Teaching India's Poorest, and Herself
(Profile of a delegate to the Presidential Summit on Entrepreneurship)
By Andrzej Zwaniecki
Staff Writer
Washington - A Mumbai slum was an exotic place to 18-year-old Shaheen Mistri when she walked into it in 1989 as part of a college project. Born into an upper-middle-class Indian family, she spent most of her early youth overseas studying at private schools and colleges. She was not naïve: she knew about inequalities in India's education system. But what she saw - bright kids full of potential living in terrible squalor - shocked her.
Within a few days, she found a small space in a private home in a shantytown and began teaching a small group of children of different ages. She didn't speak the same language, but it was the least of the obstacles she faced. There was no money for pens. Children were not interested. Parents didn't trust her. And potential sponsors couldn't understand why she wanted to bring these poor children into private schools. But Mistri couldn't be deterred from teaching. She was able to move into her first real classroom when the Catholic Holy Name School gave her space, after 20 others had rejected her pleas to host her group.
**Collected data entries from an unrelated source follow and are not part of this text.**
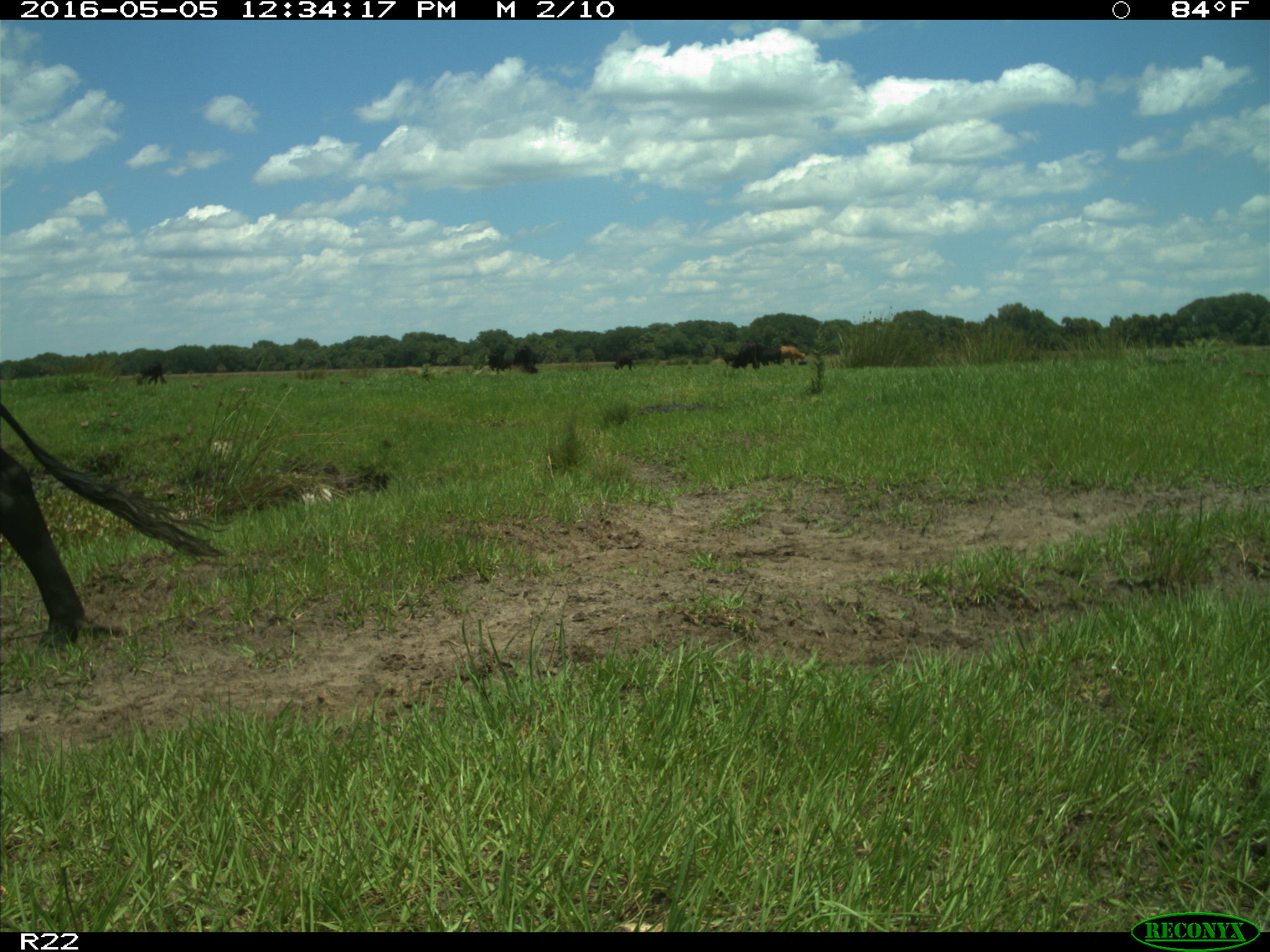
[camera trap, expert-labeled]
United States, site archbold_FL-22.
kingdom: Animalia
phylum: Chordata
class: Mammalia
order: Artiodactyla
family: Bovidae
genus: Bos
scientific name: Bos taurus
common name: domestic cow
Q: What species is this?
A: Bos taurus (domestic cow).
"If you have a lot of drive and determination, nothing seems formidable or challenging," Mistri said. But, she added, even after she had a classroom, she had no idea what might come of her effort to teach kids from the slum.
What has become of it is the Akanksha Foundation , a nonprofit education project that provides after-school tutoring to disadvantaged children at more than 60 centers and formal education at six schools. The centers and schools are in Mumbai and Pune. Volunteers, mostly college students, teach close to 5,000 children using an innovative methodology, which won the foundation international honors. Akanksha means "aspiration" in Hindi. Fittingly, Akanksha alumni go to colleges or vocational schools. Some stay with the organization as teaching fellows. One, Sumeet, has become an MTV India celebrity.
As the recognition of Akanksha and Mistri herself grew and success stories piled on, she had a nagging sense of disparity between the magnitude of problems that plague India's education system and the contribution her organization could make to solve them. But she saw an opportunity to expand her reach and work for more transformative changes when she met Wendy Kopp, the founder of Teach for America . The U.S. program recruits and trains outstanding recent college graduates, who commit to teach for two years in U.S. public schools.
The challenge of transplanting the concept to a system as complex and diverse as India's (eight languages are accepted for school instruction) is tremendous. But Mistri and her associates working for educational reform forged ahead unfazed. They launched Teach for India in 2007, after which the organization recruited around 240 teaching fellows and wooed Goldman Sachs and Citigroup and major Indian corporations as sponsors. Mistri hopes the nonprofit will grow into a national movement, which eventually will bring about educational reform.
"When I started it was basically an attempt to learn about myself," she reflected. Today, she is a successful advocate for better education. She has learned much, she says, over the past 20 years, particularly about children's emotional generosity, perseverance and courage.